ClearView Energy Partners LLC agreed that, with Asian gas prices swollen, demand from densely populated cities in South Korea, China and Japan for U.S. LNG could fuel ongoing support for benchmark prices in the United States and alleviate any concerns about storage surpluses. The firm calculated that heating-degree days from Nov. 1 thru Jan. 10 were above year-ago levels in Seoul by 13%, in Beijing by 9% and in Tokyo by 6%.

The overseas demand could cut into relatively high U.S. storage levels for this time of year. The pull for the Jan. 8 week reduced inventories to 3,196 Bcf, but they remained high compared to the year-earlier level of 3,070 Bcf and the five-year average of 2,978 Bcf.

In the latest EIA report, the Midwest and East regions, which have experienced winter storms and bouts of freezing temperatures, led all other regions with pulls of 44 Bcf and 39 Bcf, respectively, according to EIA. The South Central followed with a withdrawal of 37 Bcf.

Cash Prices

Spot gas prices tumbled Thursday, led lower by steep drops in the Northeast. Temperatures on Thursday were chilly, but not by January standards.

EBW Analytics Group analysts noted that, while weather-driven demand this week is light for this time of year, models point to multi-day, widespread cold arriving around Jan. 23. Next-day cash prices could begin to climb steadily next week in anticipation of that potential surge in winter weather.

“In our view,” the EBW analysts said, “the natural gas market is underestimating the potential impact of colder weather on cash prices.” By late next week, “day-ahead demand could rise by as much as 15 Bcf/d, strengthening cash prices considerably and providing a strong bullish catalyst for futures.”

Prices at key Northeast hubs plummeted Thursday, with Algonquin Citygate falling $1.450 cents day/day to average $3.020 and PNGTS dropping $1.080 to $4.195.

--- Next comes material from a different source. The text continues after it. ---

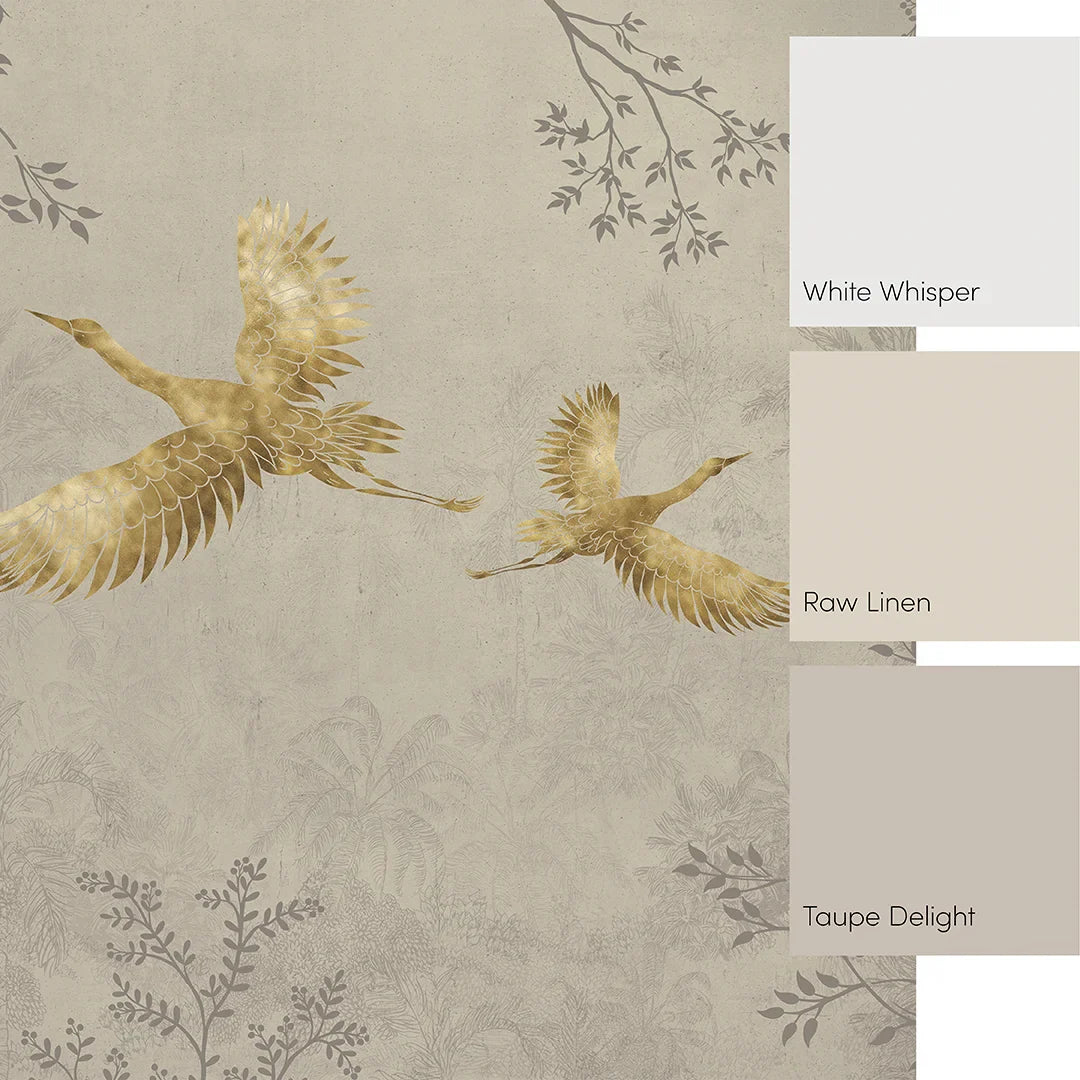 Stone Mural Featuring Oriental Cranes with Gold Accents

Declines elsewhere were relatively modest. In the Rocky Mountains, Opal shed 5.0 cents to $2.640, while in California, SoCal Citygate declined 10.0 cents to $3.385. In West Texas, El Paso Permian fell 4.5 cents to $2.585.

A weather system arrives in the Midwest Thursday afternoon, bringing high winds and snow to the Upper Plains and chilling rains to the Chicago area. Prices at Chicago Citygate advanced 1.0 cent to $2.640.

NatGasWeather expected the rain and snow to extend from the Great Lakes to the Southeast on Friday, providing “a minor bump in demand, although countered by mild conditions over the rest of the United States.” Most of the country, the firm said Thursday afternoon, “will be mild and dry the next few days with highs of 30s to 50s across the northern U.S. and 50s to 70s across the southern U.S. for light national demand.”